天候の回復が見込まれなかったため、レースはセーフティカー先導によるローリング走行でスタートが切られることとなった。通常であれば、2〜3周でスタートが切られるのだが、この日の富士スピードウェイは雨脚がなかなか弱まらず、セーフティカーランは10周以上も続いた。そして、13周目に山本左近がピットインする。
「あれはチームの判断だったんです。レースが天候不良で最後まで行われず、75%をを過ぎたところでチェッカーフラッグとなる可能性が考えられたので、セーフティカーランのときにそこまで走りきれる燃料を搭載してしまおう」という作戦だった。その作戦が決して奇襲でなかったことは、その後、数人のドライバーが左近と同じ戦略でセーフティカーランに燃料を満タンにしてコーに復帰していたことからもわかる。そして、20周目にセーフティカーが解除され、ローリング状態からレースがスタートする。
「セーフティカーランのときですら、視界が20m先ぐらいまでしかなくて、ほとんど何も見えない中、気持ちを張りつめたまま隊列の後について走行していたので、実際にレースがスタートすると、水煙がものすごい勢いで目の前にできて、本当にどこを走っていいのかわからない状況でした。だから、いつもよりマージンをとって1コーナーに向かっていったんです。それでも、1コーナーではすぐにみんなに追いついたので、ほかのドライバーも今回のスタートは相当厳しい状況だったんだと思いますよ」という左近は、アクシデントに巻き込まれることもなく、悪コンディションの中、冷静なレースを展開。
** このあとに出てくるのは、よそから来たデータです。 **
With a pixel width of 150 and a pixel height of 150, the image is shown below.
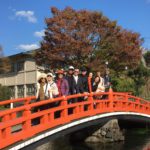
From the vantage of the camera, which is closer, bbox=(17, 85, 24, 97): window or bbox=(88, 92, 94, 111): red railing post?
bbox=(88, 92, 94, 111): red railing post

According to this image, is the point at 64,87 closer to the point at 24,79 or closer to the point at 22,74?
the point at 24,79

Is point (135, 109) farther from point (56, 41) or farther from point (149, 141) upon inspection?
point (56, 41)

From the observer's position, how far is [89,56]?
33719mm

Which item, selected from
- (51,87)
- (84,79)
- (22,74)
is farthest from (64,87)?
(22,74)

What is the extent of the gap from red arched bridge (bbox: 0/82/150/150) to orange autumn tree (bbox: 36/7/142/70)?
12.3 metres

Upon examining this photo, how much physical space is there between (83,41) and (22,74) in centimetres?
1624

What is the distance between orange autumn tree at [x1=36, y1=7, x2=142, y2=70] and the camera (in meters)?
32.8

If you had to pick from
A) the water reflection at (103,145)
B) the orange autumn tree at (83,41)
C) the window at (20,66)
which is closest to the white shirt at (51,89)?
the water reflection at (103,145)

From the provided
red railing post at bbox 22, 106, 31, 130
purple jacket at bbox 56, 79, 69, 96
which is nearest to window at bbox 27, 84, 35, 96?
purple jacket at bbox 56, 79, 69, 96

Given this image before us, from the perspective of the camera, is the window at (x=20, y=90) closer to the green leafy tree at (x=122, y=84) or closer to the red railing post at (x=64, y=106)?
the green leafy tree at (x=122, y=84)

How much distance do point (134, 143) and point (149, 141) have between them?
40.4 inches

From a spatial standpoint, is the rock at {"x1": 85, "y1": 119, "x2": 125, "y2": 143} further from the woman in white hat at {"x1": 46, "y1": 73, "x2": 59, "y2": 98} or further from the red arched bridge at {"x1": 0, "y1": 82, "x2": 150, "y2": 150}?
the woman in white hat at {"x1": 46, "y1": 73, "x2": 59, "y2": 98}

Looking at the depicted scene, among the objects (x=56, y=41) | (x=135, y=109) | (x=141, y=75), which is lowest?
(x=135, y=109)

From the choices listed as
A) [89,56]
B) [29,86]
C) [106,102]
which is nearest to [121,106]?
[106,102]
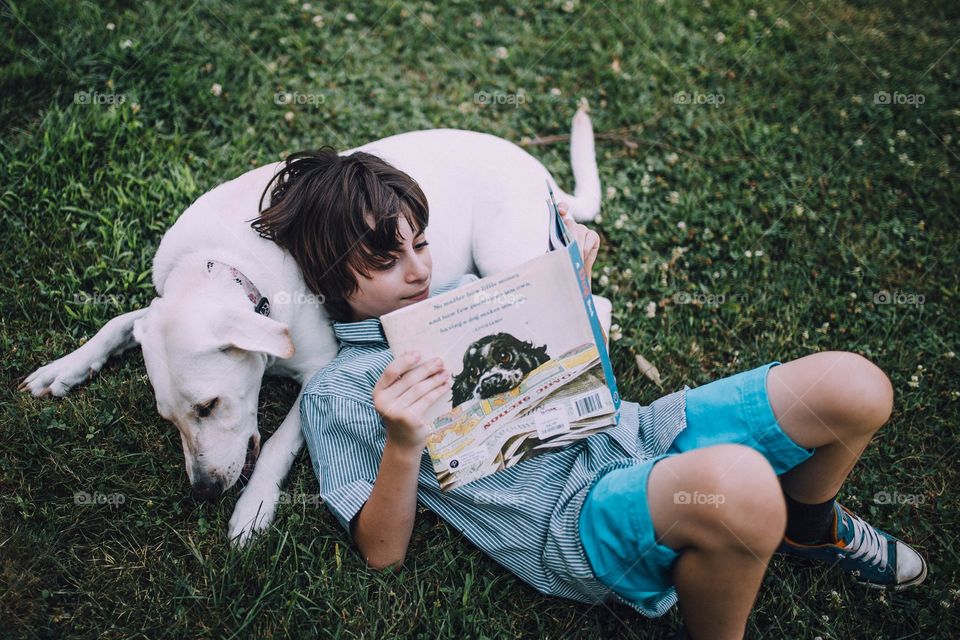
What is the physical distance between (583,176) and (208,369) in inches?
85.6

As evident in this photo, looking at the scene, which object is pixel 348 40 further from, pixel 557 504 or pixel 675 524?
pixel 675 524

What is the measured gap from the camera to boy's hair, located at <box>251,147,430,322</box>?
2.34 m

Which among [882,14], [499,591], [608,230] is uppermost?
[882,14]

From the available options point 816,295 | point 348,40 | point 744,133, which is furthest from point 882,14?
point 348,40

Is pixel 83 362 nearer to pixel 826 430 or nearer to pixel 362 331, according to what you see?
pixel 362 331

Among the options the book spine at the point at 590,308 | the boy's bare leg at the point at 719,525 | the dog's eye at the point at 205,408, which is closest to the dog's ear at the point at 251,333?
the dog's eye at the point at 205,408

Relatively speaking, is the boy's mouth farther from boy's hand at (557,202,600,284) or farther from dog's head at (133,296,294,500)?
boy's hand at (557,202,600,284)

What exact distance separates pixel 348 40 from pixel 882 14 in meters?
4.27

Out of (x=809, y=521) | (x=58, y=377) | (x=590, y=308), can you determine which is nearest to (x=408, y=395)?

レース終盤には一時、トップ10内を走行するのである。
「もちろん、ピットボードや無線で順位は確認していたので、それは知っていましたが、レース中は、ほとんど前が見えない状況だったので、目の前で起きていることにとにかく集中していました。だから、自分がいまどこを走っていて、何周目で、何位なのかをゆっくり把握する余裕はありませんでした。それくらい、今日のレースは厳しかったし、そのレースで完走を果たすことができたので、いまは満足」と笑顔で振り返った左近。そこには、2年連続で日本GPを完走した充実感が漂っていた。そして、そんなベストレースのひとつを、地元日本のファンの前で披露できた喜びもあふれていた。
「今日のレースを戦い終えて、まず言いたいことは、このような悪コンディションの中、2時間以上も熱い応援をしていただいたファンの皆さんに感謝の気持ちでいっぱいです。ヘアピンに進入したときなど、前方のスタンドに大勢のファンの皆さんがいる光景を見て、本当に勇気づけられまし、母国グランプリっていいなあと、あらためて感じることができました。だから、来年ももう一度、この舞台に立って、今度は完走するだけでなく、結果を出して恩返しができればいいなと思っています」
07年第15戦日本GP決勝レース12位完走。これは昨年のドイツGPでF1デビューを果たして以来の、左近にとってベストリザルト。しかも、内容はそれ以上に濃いベストレースだった。